» **Extrait de page**
Des migrants manifestent

C’est Aldo Brina, chargé d’information sur l’asile au Centre social protestant, qui a mis le doigt sur l’argument fallacieux du magistrat. La presse de l’époque en témoigne: le recours aux bunkers a toujours provoqué l’indignation d’une partie de la société civile, d’autant plus qu’à l’époque on y logeait des familles entières.

Pour mémoire, fin 1998, c’est toute la Suisse qui s’est trouvée aux prises avec un afflux de réfugiés, en provenance de l’ex-Yougoslavie notamment. Pendant cette période, les cantons ont été mis à rude épreuve. A Genève, des dizaines de réfugiés errent dans les rues faute de places d’accueil. Laurent Moutinot, alors chef du Département de l’aménagement, met sur pied une cellule de crise. Avec un mot d’ordre: éviter les abris. Un vœu pieu puisqu’au printemps 1999, plus de quinze structures souterraines sont ouvertes pour accueillir 900 «pré-requérants», comme on les appelait alors.

Au bout de quelques mois, les journalistes se font l’écho d’un malaise croissant face à cette solution, que tout le monde juge indigne. Voyant que la situation stagne, même si de moins en moins de migrants sont hébergés sous terre, des militants issus du milieu associatif et de la gauche au sens large créent, durant l’été, le «Comité pour sortir les réfugiés des abris».

Empathie généralisée

La colère vient aussi des  demandeurs d’asile en personne. En septembre, une quarantaine d’occupants kosovars de l’abri PC des Grottes passent une semaine dehors, matelas sur le bitume, pour sensibiliser la population. Si bien qu’une délégation du Grand Conseil fait le déplacement et rédige une interpellation urgente. A Noël, même pas neuf mois après l’ouverture des abris, tous les demandeurs d’asile sont relogés en surface.

» **Données fournies**
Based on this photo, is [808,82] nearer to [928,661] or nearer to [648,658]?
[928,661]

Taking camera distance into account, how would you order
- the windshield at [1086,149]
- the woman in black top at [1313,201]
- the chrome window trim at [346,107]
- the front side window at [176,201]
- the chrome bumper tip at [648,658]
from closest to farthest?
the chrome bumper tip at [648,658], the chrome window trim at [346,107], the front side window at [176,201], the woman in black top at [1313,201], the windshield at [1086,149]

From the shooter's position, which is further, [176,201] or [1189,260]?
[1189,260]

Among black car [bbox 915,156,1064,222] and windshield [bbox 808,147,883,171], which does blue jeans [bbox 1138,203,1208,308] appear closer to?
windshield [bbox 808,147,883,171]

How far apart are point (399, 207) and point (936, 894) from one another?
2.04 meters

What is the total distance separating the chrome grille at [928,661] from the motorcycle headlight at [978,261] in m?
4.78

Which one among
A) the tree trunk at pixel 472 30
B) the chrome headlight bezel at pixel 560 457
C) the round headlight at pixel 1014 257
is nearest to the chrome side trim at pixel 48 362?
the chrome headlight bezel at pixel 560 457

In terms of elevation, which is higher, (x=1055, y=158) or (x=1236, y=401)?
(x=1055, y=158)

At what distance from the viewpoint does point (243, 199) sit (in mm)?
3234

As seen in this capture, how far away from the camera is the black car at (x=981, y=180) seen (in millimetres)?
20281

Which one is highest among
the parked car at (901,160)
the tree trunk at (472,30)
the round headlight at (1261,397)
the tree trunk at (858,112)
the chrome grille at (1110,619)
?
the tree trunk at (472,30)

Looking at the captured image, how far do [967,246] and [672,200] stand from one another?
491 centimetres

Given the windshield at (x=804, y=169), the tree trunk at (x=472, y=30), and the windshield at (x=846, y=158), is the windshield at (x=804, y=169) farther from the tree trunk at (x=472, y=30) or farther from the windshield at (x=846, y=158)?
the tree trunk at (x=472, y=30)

» **Travail demandé**
D'après l'extrait de page, combien de « pré-requérants » les structures souterraines ouvertes au printemps 1999 devaient-elles accueillir ?

» **Solution proposée**
900 « pré-requérants ».